Copy everything from the line containing "From the image, would" down to the last of the lines below, and change "wooden post" to "wooden pole" while leaving all else the same.

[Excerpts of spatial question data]
[start]
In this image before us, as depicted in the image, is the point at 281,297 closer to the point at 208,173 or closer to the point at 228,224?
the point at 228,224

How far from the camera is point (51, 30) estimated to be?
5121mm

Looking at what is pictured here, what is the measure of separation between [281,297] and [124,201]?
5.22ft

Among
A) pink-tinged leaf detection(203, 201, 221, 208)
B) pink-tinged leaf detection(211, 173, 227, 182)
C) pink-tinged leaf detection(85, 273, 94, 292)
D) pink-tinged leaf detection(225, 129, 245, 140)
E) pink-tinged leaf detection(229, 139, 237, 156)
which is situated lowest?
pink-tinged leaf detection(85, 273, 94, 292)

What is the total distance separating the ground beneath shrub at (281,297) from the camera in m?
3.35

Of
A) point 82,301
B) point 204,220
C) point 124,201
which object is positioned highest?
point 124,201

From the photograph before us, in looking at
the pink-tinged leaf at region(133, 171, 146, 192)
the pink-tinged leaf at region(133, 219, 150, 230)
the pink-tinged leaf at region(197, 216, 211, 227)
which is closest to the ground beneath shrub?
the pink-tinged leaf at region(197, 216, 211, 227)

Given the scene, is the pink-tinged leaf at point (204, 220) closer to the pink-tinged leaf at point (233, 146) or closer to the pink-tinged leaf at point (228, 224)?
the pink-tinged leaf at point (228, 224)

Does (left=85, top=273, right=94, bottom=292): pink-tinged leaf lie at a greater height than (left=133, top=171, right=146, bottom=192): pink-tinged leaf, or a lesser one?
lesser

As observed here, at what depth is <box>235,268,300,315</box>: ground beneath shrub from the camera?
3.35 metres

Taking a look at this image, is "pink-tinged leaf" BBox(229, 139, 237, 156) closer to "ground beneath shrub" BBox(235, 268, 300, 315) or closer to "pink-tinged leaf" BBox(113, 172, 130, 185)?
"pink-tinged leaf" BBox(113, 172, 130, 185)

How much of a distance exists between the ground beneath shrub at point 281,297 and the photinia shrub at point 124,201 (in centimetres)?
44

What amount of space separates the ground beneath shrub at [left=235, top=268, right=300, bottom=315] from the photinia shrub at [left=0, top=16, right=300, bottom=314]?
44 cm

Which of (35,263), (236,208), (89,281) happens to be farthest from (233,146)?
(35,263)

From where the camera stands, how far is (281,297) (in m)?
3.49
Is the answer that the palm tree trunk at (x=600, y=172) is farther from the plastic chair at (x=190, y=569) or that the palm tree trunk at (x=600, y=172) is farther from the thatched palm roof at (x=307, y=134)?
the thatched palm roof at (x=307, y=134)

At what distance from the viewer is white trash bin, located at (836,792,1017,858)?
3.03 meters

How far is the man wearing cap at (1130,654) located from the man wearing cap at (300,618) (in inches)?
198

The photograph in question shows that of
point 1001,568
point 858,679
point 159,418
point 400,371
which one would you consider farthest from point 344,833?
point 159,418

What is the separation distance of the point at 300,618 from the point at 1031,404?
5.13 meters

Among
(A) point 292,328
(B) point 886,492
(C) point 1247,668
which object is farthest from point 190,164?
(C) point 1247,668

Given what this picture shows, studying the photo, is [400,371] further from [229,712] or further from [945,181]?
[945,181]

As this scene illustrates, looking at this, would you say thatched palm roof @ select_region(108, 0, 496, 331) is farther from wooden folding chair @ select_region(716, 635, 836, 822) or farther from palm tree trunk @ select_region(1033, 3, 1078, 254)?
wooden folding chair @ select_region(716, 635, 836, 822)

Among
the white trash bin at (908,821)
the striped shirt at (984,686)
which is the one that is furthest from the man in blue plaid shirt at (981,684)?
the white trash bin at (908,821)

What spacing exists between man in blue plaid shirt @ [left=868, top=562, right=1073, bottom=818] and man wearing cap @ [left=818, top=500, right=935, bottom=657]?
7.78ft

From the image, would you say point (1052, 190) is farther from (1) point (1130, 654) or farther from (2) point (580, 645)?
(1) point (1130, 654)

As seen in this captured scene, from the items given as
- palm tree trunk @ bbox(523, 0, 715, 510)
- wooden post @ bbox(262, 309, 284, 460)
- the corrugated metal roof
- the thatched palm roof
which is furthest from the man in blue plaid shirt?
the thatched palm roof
[end]
▶ [Exercise response]
From the image, would you say point (1052, 190) is farther from (1) point (1130, 654) or farther from (2) point (580, 645)?
(1) point (1130, 654)

As seen in this captured scene, from the items given as
- palm tree trunk @ bbox(523, 0, 715, 510)
- wooden pole @ bbox(262, 309, 284, 460)
- the corrugated metal roof
- the thatched palm roof
which is furthest from the man in blue plaid shirt?
the thatched palm roof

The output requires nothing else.